SCSI (Küçük Bilgisayar Sistemi Arayüzü) - artan veri aktarım hızının gerekli olduğu sunucularda kullanılan bir standart.

SAS (Seri Bağlı SCSI), seri veri iletimini kullanan SCSI standardının yerini alan bir nesildir. SCSI gibi iş istasyonlarında kullanılır. SATA arayüzüyle tam uyumludur.

CF (Compact Flash) – Hafıza kartlarını ve 1,0 inç sabit sürücüleri bağlamak için arayüz. 2 standart vardır: Compact Flash Type I ve Compact Flash Type II, fark kalınlıktadır.

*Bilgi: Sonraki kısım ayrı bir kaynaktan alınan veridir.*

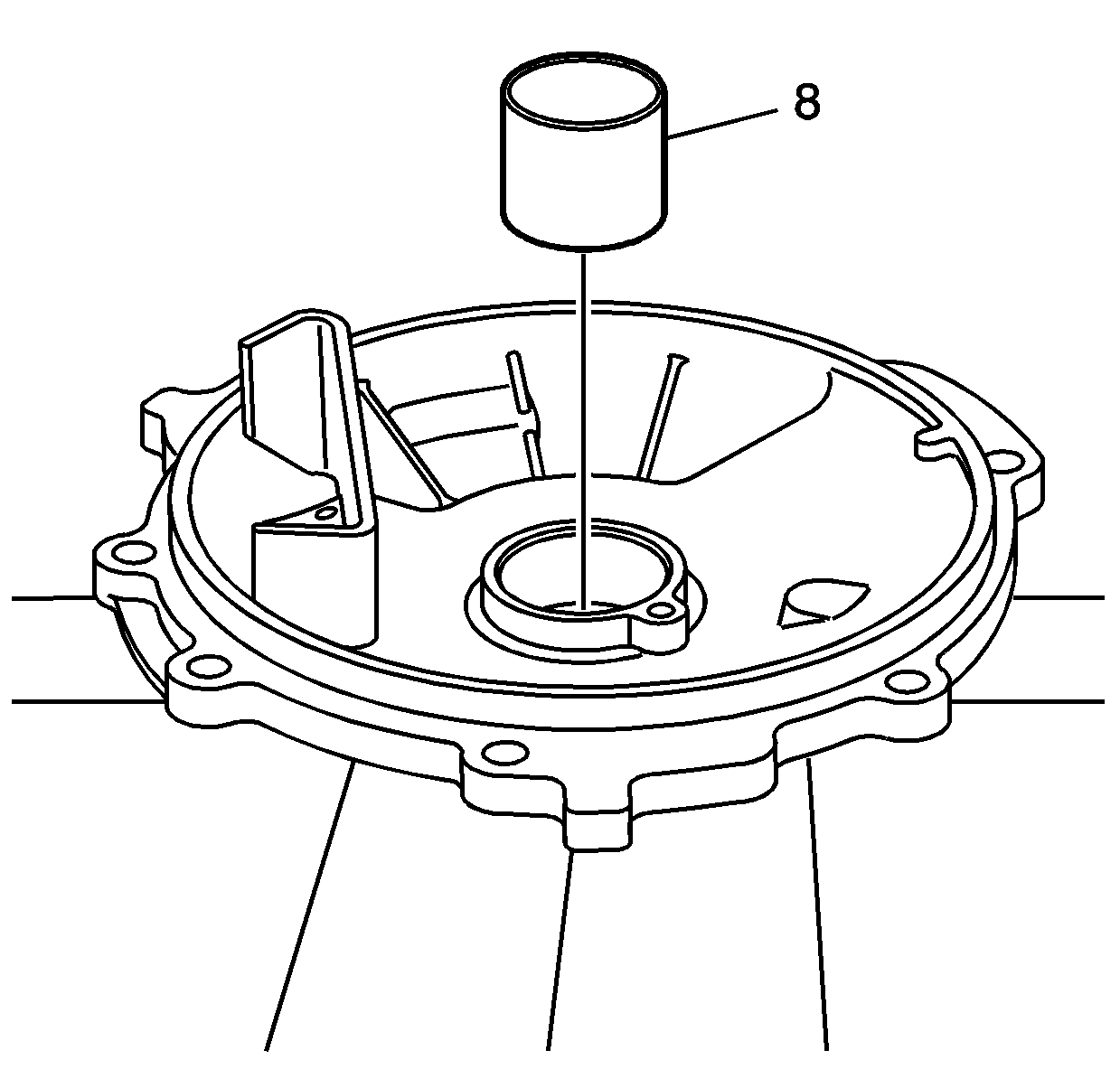 8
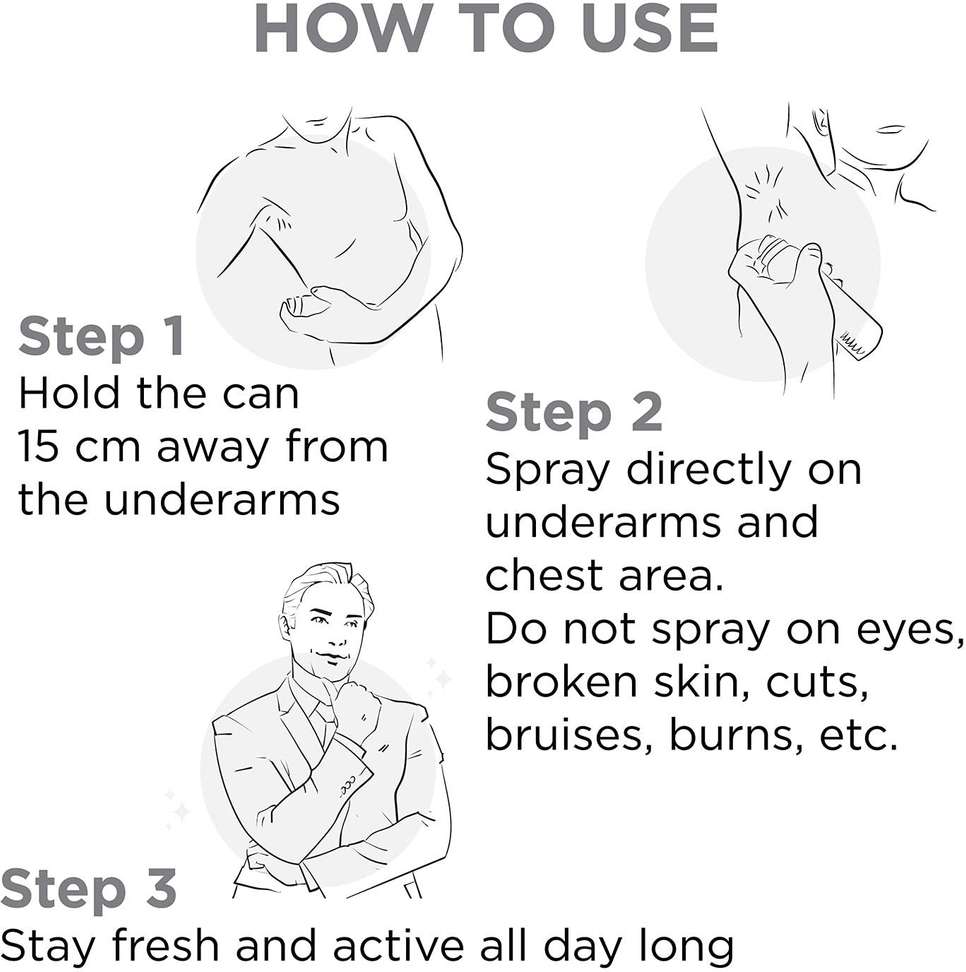 HOW TO USE

Step 1
Hold the can 15 cm away from the underarms

Step 2
Spray directly on underarms and chest area.
Do not spray on eyes, broken skin, cuts, bruises, burns, etc.

Step 3
Stay fresh and active all day long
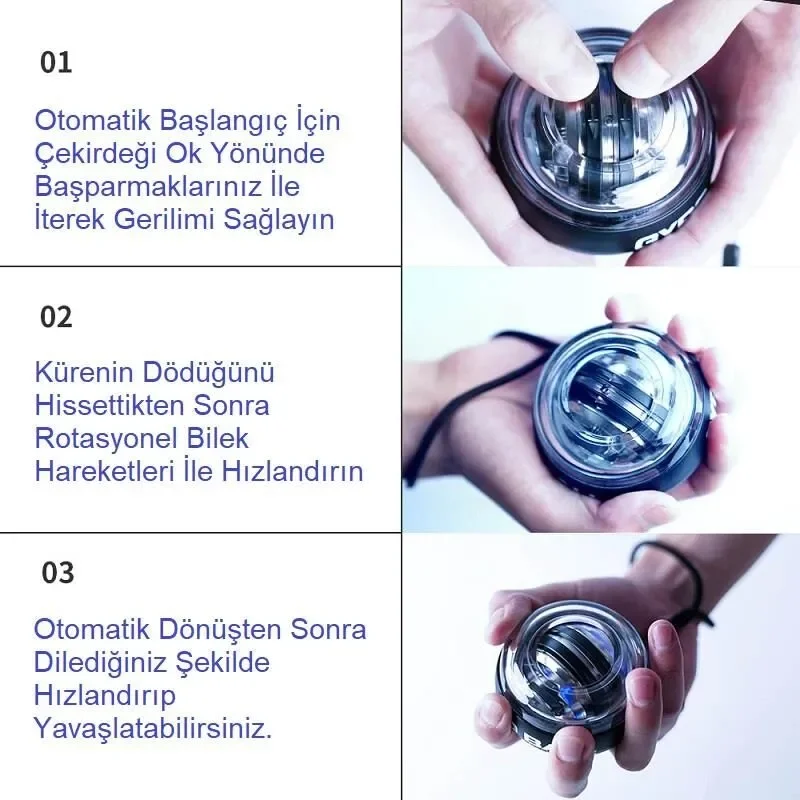 01

Otomatik Başlangıç İçin Çekirdeği Ok Yönünde Başparmaklarınız İle İterek Gerilimi Sağlayın

02

Kürenin Dödüğünü Hissettikten Sonra Rotasyonel Bilek Hareketleri İle Hızlandırın

03

Otomatik Dönüşten Sonra Dilediğiniz Şekilde Hızlandırıp Yavaşlatabilirsiniz.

FireWire, daha yavaş olan USB 2.0'a alternatif bir arayüzdür. Taşınabilir sabit sürücüleri bağlamak için kullanılır. 400 Mb/s'ye kadar hızları destekler, ancak fiziksel hız normal hızlardan daha düşüktür. Okuma ve yazma sırasında maksimum eşik 40 MB/s'dir.

Video kartı türleri

Modern bilgisayarlar (dizüstü bilgisayarlar), performansın doğrudan bağlı olduğu çeşitli video kartlarıyla mevcuttur. grafik programları, video oynatma vb.

Şu anda kullanımda olan ve birleştirilebilen 3 tip adaptör bulunmaktadır.

Video kartı türlerine daha yakından bakalım:

  • entegre;
  • ayrık;
  • hibrit;
  • iki ayrık;
  • Hibrit SLI.

Entegre grafik kartı- Bu ucuz bir seçenektir. Video belleği ve grafik işlemcisi yoktur. Yonga seti yardımıyla grafikler merkezi işlemci tarafından işlenir, video belleği yerine RAM kullanılır. Böyle bir cihaz sistemi, genel olarak bilgisayarın performansını ve özel olarak grafik işlemenin performansını önemli ölçüde azaltır.

Genellikle bütçe PC veya dizüstü bilgisayar yapılandırmalarında kullanılır. Ofis uygulamalarıyla çalışmanıza, fotoğraf ve videoları izlemenize ve düzenlemenize olanak tanır, ancak modern oyunları oynamak imkansızdır. Yalnızca minimum sistem gereksinimlerine sahip eski seçenekler mevcuttur.